Joker pulled me into another hug then. “Okay, Anna. We’ll do
this your way. I don’t want to continue being strangers though. Never seeing you, or knowing what’s going on with you, it’s been killing me.”
“Why don’t you just move back in so we can work on getting to know one another again. It seems like the only way that’s going to happen since we both have pretty busy schedules right now.” I couldn’t believe that I had just spoken those words, and judging by the shocked expression on his face, neither could Joker.
“Are you serious?”
“Well, yes. I wouldn’t have said it if I didn’t mean it.” When his eyes lit up with interest, I tacked on my caveat. “You still need to sleep in another room. I think you should take your room back and I’ll just stay in the guest room. We don’t need to take the bed out of there just yet.”

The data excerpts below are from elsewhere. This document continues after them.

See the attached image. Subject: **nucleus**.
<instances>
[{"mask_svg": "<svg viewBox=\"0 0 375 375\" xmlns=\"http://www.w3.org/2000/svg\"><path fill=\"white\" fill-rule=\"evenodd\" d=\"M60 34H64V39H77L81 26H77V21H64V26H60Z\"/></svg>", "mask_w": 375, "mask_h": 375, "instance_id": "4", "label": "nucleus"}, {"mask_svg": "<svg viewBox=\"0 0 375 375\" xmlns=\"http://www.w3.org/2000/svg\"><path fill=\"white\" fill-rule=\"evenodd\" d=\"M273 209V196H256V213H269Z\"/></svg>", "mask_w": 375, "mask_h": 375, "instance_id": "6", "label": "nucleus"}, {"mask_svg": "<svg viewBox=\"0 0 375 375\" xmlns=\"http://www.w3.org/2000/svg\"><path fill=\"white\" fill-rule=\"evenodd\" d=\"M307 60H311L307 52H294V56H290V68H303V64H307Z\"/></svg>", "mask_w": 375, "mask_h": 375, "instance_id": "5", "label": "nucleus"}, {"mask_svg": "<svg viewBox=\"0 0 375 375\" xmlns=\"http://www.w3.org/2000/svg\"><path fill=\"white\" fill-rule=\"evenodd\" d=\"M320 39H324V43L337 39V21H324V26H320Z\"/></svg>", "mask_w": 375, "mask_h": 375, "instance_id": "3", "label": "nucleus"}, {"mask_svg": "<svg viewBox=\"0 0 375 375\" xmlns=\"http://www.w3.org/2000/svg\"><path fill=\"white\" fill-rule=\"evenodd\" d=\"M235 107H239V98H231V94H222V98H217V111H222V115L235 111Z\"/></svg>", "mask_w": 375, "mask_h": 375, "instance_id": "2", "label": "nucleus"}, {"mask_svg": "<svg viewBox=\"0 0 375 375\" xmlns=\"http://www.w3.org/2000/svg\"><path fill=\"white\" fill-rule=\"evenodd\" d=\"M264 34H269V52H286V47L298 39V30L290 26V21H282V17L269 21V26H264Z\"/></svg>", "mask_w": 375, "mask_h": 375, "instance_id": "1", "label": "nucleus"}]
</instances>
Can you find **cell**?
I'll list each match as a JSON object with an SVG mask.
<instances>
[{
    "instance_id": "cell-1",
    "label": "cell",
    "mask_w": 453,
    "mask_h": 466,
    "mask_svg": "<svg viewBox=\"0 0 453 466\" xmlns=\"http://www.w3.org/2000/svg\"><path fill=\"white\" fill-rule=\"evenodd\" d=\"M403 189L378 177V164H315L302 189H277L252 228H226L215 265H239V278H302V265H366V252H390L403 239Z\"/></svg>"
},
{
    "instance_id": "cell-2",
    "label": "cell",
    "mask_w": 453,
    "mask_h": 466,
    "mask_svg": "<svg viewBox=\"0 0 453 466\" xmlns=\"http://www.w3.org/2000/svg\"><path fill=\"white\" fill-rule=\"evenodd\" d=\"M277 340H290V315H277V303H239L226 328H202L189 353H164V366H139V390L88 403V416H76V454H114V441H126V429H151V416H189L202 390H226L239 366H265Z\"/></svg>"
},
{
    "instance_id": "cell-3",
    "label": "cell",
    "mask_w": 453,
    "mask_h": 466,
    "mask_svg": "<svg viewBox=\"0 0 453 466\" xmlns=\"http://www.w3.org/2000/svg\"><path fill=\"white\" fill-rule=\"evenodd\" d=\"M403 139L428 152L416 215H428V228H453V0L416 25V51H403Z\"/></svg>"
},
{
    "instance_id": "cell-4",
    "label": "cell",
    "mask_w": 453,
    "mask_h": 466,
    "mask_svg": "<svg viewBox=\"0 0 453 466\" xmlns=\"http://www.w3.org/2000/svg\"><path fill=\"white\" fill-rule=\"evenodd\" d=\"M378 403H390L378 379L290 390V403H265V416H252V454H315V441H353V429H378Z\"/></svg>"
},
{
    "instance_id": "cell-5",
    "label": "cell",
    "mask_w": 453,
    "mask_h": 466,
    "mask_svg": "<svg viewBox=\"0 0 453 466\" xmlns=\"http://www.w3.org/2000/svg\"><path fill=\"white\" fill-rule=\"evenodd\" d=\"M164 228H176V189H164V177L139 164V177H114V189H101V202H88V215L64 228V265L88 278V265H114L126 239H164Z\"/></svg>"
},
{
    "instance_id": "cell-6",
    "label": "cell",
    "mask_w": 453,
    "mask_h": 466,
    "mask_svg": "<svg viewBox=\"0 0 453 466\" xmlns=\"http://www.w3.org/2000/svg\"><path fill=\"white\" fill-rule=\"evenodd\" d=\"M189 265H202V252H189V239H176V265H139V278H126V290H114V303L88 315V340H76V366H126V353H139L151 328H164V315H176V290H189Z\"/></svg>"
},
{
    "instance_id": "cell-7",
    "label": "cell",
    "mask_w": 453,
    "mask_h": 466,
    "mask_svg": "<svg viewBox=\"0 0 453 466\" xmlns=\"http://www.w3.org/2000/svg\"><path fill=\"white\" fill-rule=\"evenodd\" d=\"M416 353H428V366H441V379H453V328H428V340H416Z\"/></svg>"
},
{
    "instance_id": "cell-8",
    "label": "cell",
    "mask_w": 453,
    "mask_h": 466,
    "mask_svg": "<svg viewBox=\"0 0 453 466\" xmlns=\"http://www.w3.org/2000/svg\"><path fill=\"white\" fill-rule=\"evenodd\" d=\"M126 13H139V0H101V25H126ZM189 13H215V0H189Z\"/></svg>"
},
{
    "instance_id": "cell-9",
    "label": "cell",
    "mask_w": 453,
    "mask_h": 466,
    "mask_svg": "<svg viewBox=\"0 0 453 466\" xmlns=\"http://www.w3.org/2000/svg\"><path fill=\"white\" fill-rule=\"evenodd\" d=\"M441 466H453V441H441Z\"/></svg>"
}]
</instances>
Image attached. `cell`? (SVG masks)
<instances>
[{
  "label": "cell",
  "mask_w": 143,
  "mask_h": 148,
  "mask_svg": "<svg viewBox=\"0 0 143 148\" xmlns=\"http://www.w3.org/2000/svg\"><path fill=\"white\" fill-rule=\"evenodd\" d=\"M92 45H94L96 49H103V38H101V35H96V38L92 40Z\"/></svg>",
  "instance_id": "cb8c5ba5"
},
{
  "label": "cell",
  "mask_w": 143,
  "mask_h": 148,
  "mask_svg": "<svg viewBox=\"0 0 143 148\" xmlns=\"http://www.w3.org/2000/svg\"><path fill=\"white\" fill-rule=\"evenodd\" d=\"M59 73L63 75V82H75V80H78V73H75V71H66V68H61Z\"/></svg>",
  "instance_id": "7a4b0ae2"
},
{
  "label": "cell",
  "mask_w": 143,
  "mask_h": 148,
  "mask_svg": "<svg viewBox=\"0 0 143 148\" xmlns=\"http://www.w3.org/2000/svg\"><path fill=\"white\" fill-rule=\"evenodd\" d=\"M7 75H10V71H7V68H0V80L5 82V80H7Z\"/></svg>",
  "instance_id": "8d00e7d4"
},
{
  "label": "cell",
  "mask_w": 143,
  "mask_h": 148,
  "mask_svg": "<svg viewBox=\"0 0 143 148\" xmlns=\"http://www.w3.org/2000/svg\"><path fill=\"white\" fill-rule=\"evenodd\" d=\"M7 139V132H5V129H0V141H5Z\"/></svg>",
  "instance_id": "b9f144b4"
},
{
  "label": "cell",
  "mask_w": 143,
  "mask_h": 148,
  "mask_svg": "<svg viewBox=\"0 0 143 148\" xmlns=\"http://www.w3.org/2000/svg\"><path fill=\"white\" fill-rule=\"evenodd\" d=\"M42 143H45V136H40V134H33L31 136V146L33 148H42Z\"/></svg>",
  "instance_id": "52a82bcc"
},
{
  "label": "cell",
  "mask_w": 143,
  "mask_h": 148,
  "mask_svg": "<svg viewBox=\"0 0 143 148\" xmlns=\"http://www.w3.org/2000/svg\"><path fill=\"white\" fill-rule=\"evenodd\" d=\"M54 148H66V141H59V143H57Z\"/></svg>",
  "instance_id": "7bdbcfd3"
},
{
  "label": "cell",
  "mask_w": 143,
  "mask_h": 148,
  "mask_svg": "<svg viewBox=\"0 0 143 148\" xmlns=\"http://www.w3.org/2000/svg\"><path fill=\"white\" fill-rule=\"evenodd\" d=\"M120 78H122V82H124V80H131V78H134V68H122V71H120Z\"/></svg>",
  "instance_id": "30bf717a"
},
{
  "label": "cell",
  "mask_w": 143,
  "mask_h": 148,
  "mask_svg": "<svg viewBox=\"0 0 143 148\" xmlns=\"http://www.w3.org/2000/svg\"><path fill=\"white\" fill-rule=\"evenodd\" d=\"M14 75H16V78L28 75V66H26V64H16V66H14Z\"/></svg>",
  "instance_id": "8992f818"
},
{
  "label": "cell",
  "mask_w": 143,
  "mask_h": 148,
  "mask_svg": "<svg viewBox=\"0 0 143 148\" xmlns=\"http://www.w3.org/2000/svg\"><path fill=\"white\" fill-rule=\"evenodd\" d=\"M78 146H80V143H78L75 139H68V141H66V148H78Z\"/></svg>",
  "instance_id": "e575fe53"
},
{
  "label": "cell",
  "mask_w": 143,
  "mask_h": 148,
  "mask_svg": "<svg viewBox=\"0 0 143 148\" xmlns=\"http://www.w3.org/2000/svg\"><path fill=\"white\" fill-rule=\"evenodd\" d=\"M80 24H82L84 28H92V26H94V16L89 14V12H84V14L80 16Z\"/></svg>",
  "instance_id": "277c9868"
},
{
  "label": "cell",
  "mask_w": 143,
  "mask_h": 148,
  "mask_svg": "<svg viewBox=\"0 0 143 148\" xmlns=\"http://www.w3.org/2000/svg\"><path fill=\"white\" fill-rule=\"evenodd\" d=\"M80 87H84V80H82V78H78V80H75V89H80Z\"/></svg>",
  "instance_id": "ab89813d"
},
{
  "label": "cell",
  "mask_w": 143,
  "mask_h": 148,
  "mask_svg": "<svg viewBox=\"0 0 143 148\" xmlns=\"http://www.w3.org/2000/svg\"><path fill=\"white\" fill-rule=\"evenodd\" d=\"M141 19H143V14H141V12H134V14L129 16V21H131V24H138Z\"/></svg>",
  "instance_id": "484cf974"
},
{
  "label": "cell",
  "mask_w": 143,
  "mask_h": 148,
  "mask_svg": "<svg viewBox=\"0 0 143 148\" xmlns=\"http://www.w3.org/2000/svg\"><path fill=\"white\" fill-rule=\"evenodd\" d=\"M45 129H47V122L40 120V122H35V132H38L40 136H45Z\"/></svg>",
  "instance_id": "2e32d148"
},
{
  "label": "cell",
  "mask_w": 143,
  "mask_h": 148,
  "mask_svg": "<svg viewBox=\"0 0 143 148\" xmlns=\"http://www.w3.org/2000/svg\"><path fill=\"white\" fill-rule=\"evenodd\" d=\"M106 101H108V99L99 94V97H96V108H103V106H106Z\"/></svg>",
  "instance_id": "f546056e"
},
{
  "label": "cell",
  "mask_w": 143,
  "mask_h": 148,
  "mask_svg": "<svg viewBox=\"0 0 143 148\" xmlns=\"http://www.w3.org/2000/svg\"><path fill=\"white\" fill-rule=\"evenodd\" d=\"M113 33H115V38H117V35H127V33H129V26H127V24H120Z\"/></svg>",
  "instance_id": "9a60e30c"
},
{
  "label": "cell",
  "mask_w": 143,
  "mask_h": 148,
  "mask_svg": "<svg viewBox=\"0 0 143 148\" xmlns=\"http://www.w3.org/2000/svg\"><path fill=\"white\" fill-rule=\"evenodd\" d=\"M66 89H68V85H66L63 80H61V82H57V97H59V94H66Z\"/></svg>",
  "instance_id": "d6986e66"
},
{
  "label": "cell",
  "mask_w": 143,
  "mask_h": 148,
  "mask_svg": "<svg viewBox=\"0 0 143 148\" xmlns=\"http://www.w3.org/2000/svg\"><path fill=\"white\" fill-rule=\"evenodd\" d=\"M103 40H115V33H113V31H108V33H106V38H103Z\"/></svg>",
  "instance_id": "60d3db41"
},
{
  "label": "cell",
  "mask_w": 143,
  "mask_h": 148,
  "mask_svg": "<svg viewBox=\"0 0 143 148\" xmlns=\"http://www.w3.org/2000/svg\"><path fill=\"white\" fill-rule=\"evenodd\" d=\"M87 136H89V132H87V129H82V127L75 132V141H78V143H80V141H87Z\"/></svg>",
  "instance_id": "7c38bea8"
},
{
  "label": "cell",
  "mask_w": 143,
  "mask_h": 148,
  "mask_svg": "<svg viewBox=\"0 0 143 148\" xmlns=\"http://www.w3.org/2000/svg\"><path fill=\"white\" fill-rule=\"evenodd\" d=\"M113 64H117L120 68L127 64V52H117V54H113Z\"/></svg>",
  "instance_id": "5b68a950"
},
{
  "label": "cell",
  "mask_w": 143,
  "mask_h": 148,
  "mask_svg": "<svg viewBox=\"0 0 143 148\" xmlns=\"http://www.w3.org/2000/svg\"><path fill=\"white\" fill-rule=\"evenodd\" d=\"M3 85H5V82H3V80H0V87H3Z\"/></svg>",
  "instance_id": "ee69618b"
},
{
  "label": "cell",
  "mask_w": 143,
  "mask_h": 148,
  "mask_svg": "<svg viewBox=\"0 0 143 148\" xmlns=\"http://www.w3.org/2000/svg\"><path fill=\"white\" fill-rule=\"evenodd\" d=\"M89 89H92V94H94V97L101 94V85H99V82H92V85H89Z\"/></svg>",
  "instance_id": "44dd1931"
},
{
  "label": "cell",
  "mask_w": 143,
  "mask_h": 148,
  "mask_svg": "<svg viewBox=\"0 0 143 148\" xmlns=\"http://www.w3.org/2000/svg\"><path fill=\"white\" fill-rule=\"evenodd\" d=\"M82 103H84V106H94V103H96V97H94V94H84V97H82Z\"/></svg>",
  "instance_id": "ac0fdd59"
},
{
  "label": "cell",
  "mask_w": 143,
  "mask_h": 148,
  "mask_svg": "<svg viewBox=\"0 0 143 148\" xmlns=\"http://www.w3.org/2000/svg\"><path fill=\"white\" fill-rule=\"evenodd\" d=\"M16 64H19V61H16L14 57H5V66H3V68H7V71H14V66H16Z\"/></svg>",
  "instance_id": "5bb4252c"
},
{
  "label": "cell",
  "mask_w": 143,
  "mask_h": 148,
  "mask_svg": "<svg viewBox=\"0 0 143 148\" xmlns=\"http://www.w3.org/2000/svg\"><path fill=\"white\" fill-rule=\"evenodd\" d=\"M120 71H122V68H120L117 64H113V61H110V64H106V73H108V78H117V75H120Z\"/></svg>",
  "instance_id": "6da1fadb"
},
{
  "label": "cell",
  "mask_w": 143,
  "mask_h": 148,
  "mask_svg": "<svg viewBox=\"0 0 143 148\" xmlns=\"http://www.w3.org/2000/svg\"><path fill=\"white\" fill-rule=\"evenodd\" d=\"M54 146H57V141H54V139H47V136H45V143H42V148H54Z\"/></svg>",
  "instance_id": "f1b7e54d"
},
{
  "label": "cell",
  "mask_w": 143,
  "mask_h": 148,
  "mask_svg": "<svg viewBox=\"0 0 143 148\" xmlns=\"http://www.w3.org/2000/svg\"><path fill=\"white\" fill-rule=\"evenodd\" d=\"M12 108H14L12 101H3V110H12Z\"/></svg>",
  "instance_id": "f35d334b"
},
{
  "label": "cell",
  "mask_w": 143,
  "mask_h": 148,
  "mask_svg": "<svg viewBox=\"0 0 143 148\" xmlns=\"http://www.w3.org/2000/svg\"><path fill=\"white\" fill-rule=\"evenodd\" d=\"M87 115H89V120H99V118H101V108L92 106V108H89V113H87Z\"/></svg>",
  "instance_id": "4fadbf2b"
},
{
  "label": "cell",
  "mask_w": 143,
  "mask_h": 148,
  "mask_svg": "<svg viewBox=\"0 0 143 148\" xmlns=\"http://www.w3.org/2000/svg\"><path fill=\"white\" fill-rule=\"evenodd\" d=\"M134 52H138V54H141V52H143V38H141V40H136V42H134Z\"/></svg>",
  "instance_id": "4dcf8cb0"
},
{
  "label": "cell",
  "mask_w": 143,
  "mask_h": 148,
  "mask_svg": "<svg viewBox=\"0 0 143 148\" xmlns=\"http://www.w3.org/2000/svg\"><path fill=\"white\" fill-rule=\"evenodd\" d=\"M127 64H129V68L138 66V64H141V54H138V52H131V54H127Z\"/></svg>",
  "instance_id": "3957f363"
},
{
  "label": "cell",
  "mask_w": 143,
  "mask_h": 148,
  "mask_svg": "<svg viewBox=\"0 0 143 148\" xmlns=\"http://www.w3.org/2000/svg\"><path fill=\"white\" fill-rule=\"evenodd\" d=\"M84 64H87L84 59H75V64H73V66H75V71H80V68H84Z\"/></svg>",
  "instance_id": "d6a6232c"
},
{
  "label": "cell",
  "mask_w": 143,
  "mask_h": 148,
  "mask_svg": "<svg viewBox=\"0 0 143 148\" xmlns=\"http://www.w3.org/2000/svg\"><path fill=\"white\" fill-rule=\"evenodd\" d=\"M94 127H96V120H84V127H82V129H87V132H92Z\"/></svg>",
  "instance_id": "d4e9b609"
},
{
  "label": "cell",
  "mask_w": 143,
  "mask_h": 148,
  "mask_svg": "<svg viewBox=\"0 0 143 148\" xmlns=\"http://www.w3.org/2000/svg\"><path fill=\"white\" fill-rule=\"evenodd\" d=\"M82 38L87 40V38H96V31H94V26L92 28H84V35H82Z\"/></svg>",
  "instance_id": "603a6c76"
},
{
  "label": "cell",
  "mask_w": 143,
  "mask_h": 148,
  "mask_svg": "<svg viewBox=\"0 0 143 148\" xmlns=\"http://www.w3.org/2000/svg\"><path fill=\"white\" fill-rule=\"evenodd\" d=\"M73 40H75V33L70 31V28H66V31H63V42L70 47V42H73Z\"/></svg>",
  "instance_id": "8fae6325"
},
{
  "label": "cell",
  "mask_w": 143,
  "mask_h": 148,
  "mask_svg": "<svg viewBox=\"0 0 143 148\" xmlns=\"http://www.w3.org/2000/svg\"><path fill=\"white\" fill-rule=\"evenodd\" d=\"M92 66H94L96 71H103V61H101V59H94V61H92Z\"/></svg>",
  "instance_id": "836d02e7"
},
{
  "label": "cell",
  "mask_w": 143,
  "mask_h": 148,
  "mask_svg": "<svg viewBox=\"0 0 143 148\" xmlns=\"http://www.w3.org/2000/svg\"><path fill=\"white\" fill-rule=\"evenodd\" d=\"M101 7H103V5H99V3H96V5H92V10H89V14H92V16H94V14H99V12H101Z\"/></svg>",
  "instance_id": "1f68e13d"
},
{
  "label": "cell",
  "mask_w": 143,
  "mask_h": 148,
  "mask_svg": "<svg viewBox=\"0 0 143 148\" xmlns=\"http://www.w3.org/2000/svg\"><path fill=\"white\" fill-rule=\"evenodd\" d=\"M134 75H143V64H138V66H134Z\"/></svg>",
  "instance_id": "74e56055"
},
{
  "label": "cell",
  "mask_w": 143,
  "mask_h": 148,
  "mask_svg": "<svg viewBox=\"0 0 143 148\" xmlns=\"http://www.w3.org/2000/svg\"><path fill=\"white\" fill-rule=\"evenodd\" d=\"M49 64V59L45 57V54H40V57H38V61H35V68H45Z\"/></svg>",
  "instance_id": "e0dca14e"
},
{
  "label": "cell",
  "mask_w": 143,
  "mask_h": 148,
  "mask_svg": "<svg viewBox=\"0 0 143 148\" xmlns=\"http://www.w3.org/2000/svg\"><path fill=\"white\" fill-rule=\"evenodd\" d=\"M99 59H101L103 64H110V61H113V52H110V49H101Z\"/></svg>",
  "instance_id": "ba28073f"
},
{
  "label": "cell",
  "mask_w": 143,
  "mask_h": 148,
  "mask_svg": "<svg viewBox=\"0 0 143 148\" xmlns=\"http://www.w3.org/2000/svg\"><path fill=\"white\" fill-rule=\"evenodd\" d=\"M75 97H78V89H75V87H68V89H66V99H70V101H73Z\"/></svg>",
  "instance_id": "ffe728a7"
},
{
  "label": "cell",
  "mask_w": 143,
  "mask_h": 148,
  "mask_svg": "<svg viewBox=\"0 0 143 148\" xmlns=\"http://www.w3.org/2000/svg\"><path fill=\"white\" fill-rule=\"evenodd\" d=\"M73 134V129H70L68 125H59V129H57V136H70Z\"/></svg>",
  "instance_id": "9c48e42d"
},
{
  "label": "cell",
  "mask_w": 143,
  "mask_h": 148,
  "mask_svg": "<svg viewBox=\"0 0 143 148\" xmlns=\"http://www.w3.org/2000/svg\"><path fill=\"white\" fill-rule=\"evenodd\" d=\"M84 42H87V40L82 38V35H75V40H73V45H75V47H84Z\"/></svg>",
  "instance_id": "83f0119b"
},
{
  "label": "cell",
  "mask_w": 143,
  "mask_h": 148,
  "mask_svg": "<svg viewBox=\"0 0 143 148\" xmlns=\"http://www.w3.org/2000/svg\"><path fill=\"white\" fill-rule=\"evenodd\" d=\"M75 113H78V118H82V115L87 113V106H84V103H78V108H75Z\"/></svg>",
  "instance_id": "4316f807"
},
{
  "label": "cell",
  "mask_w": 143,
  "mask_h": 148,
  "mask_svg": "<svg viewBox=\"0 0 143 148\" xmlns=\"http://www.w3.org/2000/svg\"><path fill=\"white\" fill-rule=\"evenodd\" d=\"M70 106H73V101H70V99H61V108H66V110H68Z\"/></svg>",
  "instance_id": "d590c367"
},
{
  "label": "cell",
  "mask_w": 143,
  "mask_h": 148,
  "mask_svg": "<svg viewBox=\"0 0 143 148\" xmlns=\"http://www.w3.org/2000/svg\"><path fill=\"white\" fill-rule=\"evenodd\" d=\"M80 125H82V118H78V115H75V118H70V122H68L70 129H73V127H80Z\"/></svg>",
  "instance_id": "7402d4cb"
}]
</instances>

“How about you stay right where you are since you’re already comfortable and I’ll take the guest room until the baby comes or we decide differently.”
I gave him a narrow-eyed appraisal at the suggestion that our living arrangements might change before the baby comes. It was clear that he meant for us to be sharing a bed. Though I couldn’t for the life of me think of why he’d want that. I saw myself in the mirror every day. Pregnancy was not doing nice things to my body. Well, It had filled out my boobs quite nicely, but other than that, I was just starting to look like I was smuggling a small melon under my shirt, topped off by two oversized apples, maybe large oranges. Crap. I was hungry. “I need to eat.” I stood and moved to the kitchen.
“That was weird,” he told me as he followed me to the kitchen.
“Um, I just thought of melons and apples and it hit me.”